By decreasing the input chunk size and increasing the request token size, we give the model the flexibility to be more verbose while summarizing a smaller portion of text.
This approach enables the model to incorporate additional detail in the summary, while still maintaining a reasonable summary length.
Conversely, by increasing the input chunk size and reducing the request tokens size, we constrain the model to summarize larger amounts of text withing a smaller response window, resulting in a more concise summary.
# Dictionary defining chunk sizes, which influence verbosity of the chat model output.
# The larger the chunk size, the more verbose the output. The chunk size is
# used to determine the number of characters to process in a given text during a
# single request to the chat model.
summary_levels = {
"verbose": 5000,
"concise": 10000,
"terse": 20000,
}
# Dictionary defining request token sizes, which influence verbosity of the chat model output.
# The larger the request token size, the more verbose the output. The request token size is
# used to determine the number of tokens to request from the chat model during a single request.
request_token_sizes = {
"verbose": 3000,
"concise": 2000,
"terse": 1000,
}
summary_prompts = {
"verbose": """Summarize verbosely, emphasizing key details and incorporating new information from [CURRENT_CHUNK] into [PREVIOUS_SUMMARY]. Retain the first two paragraphs of [PREVIOUS_SUMMARY]. Remove labels, maintain paragraph breaks for readability, and avoid phrases like 'in conclusion' or 'in summary'.""",
"concise": """Summarize concisely, highlighting key details, and update with new info. Ignore irrelevant content, include all technical content. Use [PREVIOUS_SUMMARY] and [CURRENT_CHUNK]. Keep first two paragraphs in [PREVIOUS_SUMMARY] as-is. Exclude these labels from summary. Ensure readability using paragraph breaks, and avoid phrases like 'in conclusion' or 'in summary'.""",
"terse": """Summarize tersely for executive action using [PREVIOUS_SUMMARY] and [CURRENT_CHUNK], focusing on key details and technical content. Retain the first two paragraphs of [PREVIOUS_SUMMARY], remove labels, and maintain paragraph breaks for readability.
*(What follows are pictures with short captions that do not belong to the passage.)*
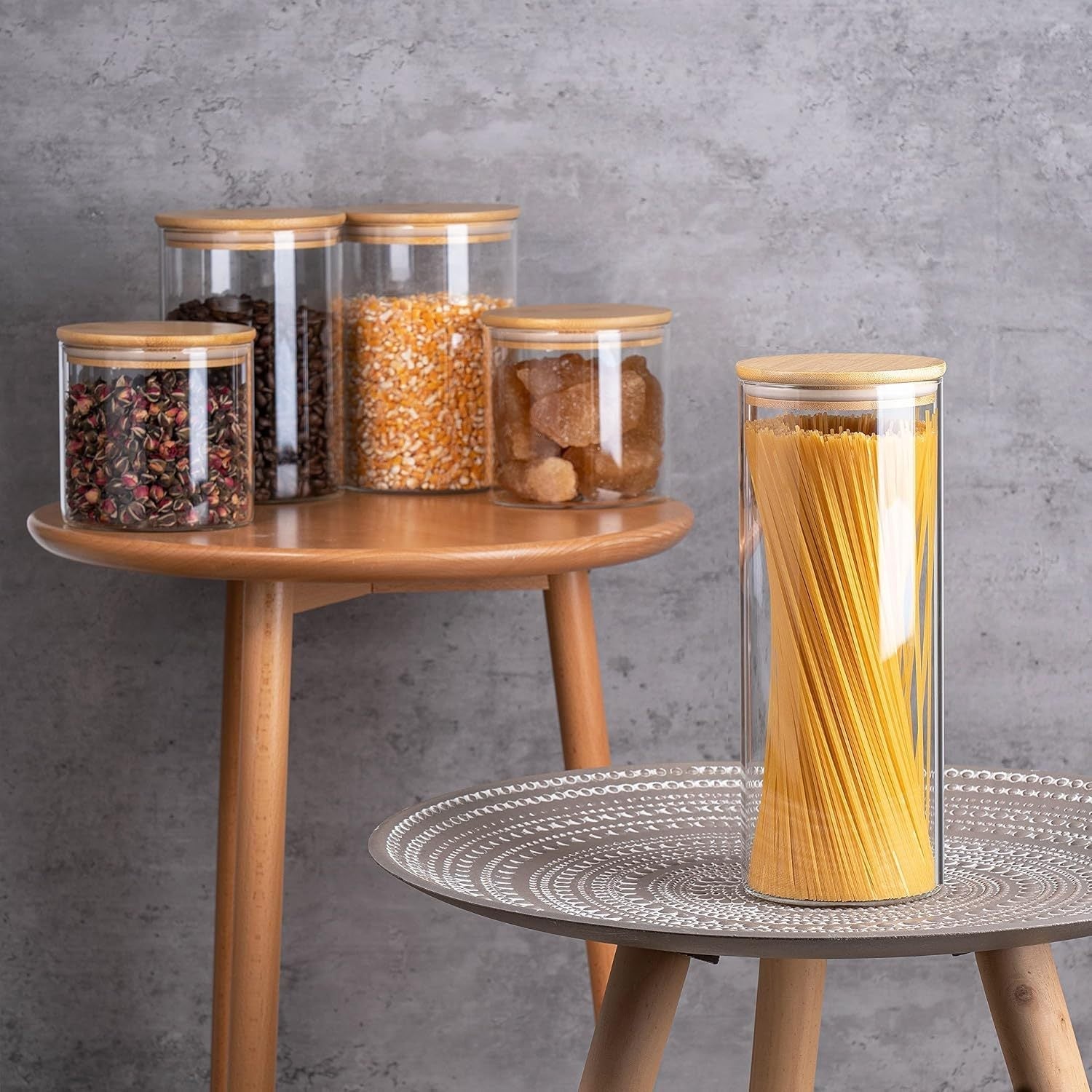 Juego de 5 frascos de vidrio herméticos con tapas de bambú, lavables a mano, recipientes redondos reutilizables para cocina, envases multipropósito con tapa flip top para dulces, galletas, arroz, azúcar, pasta, nueces y especias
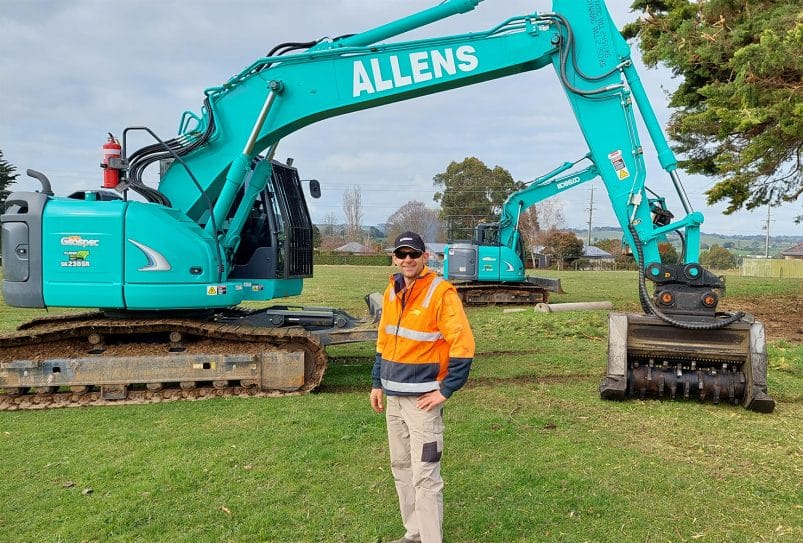 Allens Contracting Kobelco Machine On A Jobsite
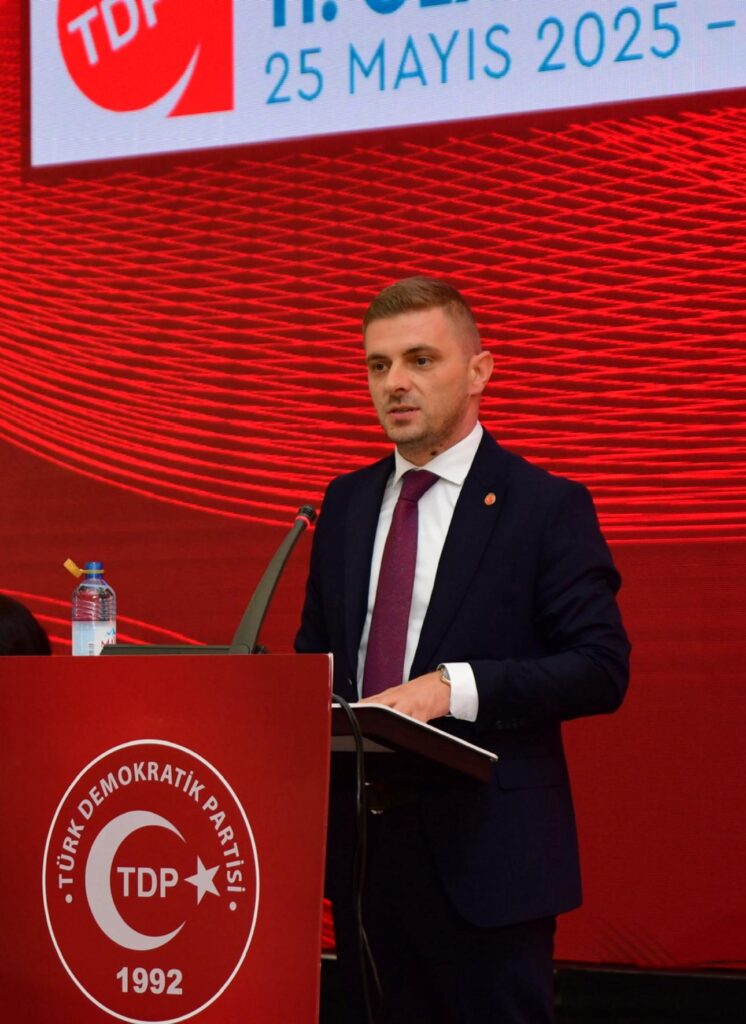 Erdal Ahmedi: Gönlünden ve aklından geçeni diline yansıtmaktan alıkonunan bütün kardeşlerime de saygı ve sevgilerimi iletiyorum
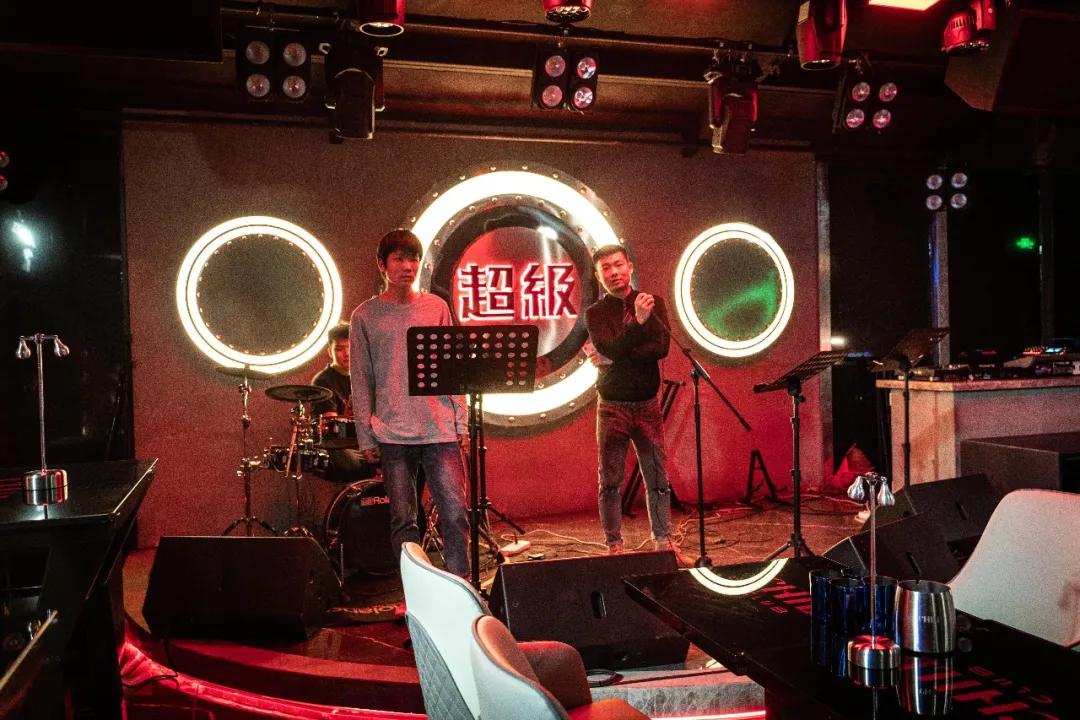 livehouse鐜板満鍚瓕姘涘洿,livehouse闊充箰鐜板満鎵撴灦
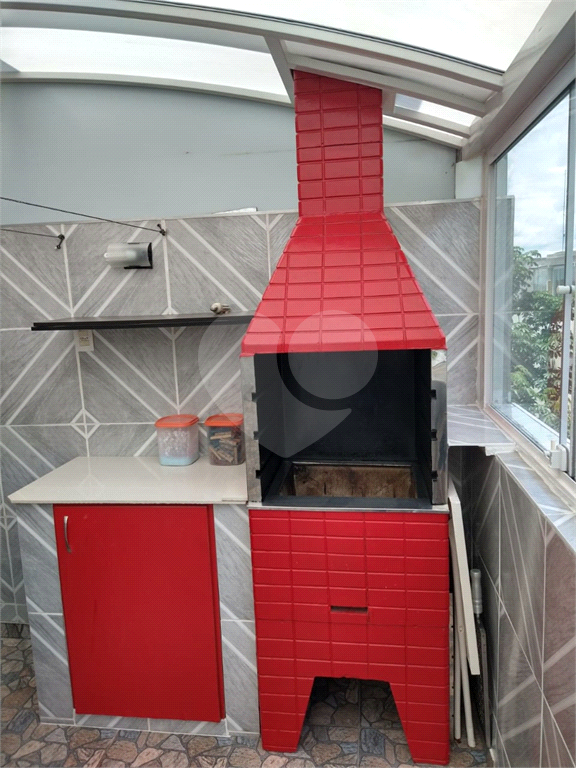 APARTAMENTO em CAMPO LIMPO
Avoid phrases like 'in conclusion' or 'in summary'.""",
}
Usage Instructions
To use the document summarizer, follow these steps:
- Clone the repository to your local machine.
- Install the required dependencies using pip.
- Rename ‘.env.example’ to ‘.env’ and add your Azure OpenAI deployment name, API key, and endpoint.
- Run the script with the following command:
python summarizer.py <input_path> <output_path> [--summary-level <summary_level>]
Replace <input_path>
with the path to the input file or URL, <output_path>
with the path to the output summary file, and <summary_level>
(optional) with one of the following options: “verbose”, “concise”, or “terse”.
Conclusion
The document summarizer with Azure OpenAI demonstrates the practical application of the sliding content window approach to generate cohesive summaries of large documents.
With support for various file types as input sources, customizable summary levels, and its integration with Azure OpenAI, this tool serves as a valuable resource for document summarization.
As AI large-language models continue to evolve, we can expect ongoing developments and improvements in this area, making document summarization increasingly efficient and accessible for a wide range of use cases.